Il fatto del giorno
di Giorgio Dell'Arti
Caso Consip, il governo si salva
Nessuno vuole le elezioni anticipate, e perciò il governo esce vivo alla grande dal ginepraio Consip, benché al Senato i numeri siano in bilico. I senatori dovevano discutere cinque mozioni relative alla Consip e hanno approvato solo quelle, o parti di quelle, su cui la maggioranza era d’accordo, respingendo tutte le altre. Gentiloni, perciò, non potrà passare l’estate al mare, come magari sperava.
• Lei sa che basta la parola Consip - lingua marziana allo stato puro - per farmi venire la pelle d’oca.
“Consip”, cioè “CONcessionaria Servizi Informativi Pubblici”. Mi rendo conto che la spiegazione dell’acronimo non spiega niente. All’inizio (1997) questa Consip doveva fare effettivamente quello che dice il suo nome, cioè gestire i servizi informatici del Ministero del Tesoro, che la possiede al cento per cento. Negli anni però il suo ruolo è cambiato, perché attraverso i computer si possono fare tante cose, e alla fine, nel 2012, il governo Monti l’ha trasformata in centrale d’acquisto per la pubblica amministrazione, trasferendo a un’altra società (Sogei) le faccende informatiche. Che cosa significa “Centrale d’acquisto per la pubblica amministrazione”? In teoria, che qualunque cosa debba comprare la pubblica amministrazione - dalle penne a sfera all’affidamento delle pulizie - sarà la Consip ad acquistare, attraverso gare d’appalto seguite da contratti standard. È sensato pensare che si realizzeranno in questo modo risparmi notevoli, specialmente se le ditte in corsa per gli appalti saranno messe realmente in gara tra loro. Ma, ahimé, stando a una relazione di 600 pagine che la Corte dei Conti ha consegnato proprio adesso al ministero del Tesoro, risulta che le aziende vincitrici delle gare sono alla fine sempre quelle, le quali poi subappaltano a piacer loro e insomma neanche la Consip ha scalfito un sistema di potere a ragnatela che va avanti da anni e che si regge, è ovvio, sulle mazzette.
• Era su questo che il Senato doveva votare ieri?
Per niente. Il Senato doveva respingere o approvare cinque mozioni il cui senso era questo: il governo deve procedere o no al rinnovo completo dei vertici della Consip, e per “completo” si intende soprattutto la sostituzione dell’amministratore delegato? Questo era il senso della mozione del governo e il Senato l’ha approvata. Le mozioni dell’opposizione puntavano invece alla messa in stato d’accusa del ministro Lotti. E queste mozioni, che avrebbero potuto portare alla rimozione del ministro e alle dimissioni del governo, sono state respinte.
• Come mai, invece di discutere del fatto che la Consip funziona male, s’è votato su questo?

Materiale di partenza:
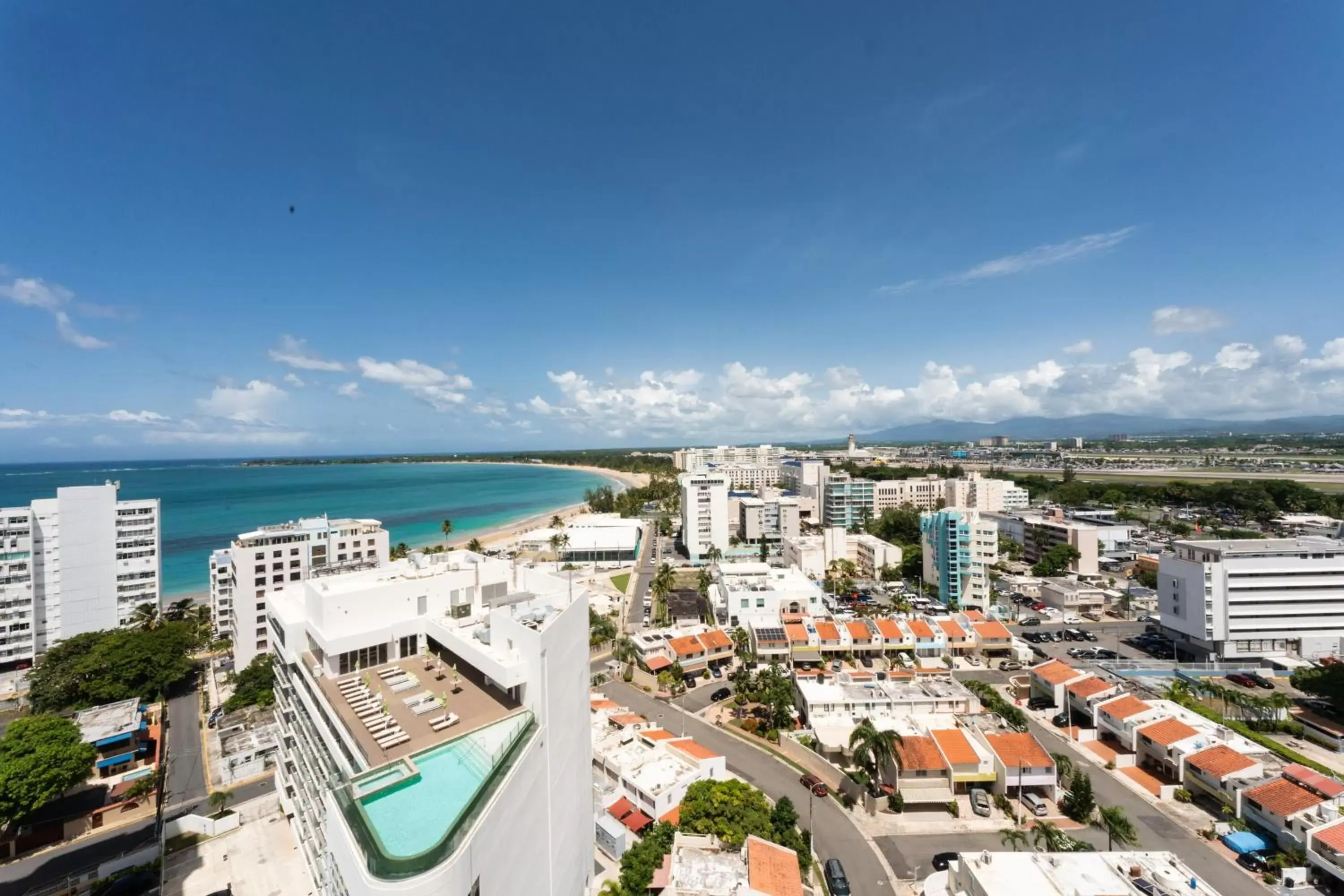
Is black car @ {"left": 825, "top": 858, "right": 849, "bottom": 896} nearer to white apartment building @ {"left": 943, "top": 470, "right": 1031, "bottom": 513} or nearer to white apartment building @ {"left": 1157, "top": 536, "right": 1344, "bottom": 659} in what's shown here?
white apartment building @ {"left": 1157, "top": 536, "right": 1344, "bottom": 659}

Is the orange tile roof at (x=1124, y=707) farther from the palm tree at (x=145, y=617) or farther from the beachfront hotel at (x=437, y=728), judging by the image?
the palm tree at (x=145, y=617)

Compito assegnato:
Nell'articolo sul caso Consip, in che anno il governo Monti trasformò la Consip in centrale d'acquisto per la pubblica amministrazione? Rispondi per favore con una frase.

Compito svolto:
Nel 2012 il governo Monti trasformò la Consip in centrale d'acquisto per la pubblica amministrazione.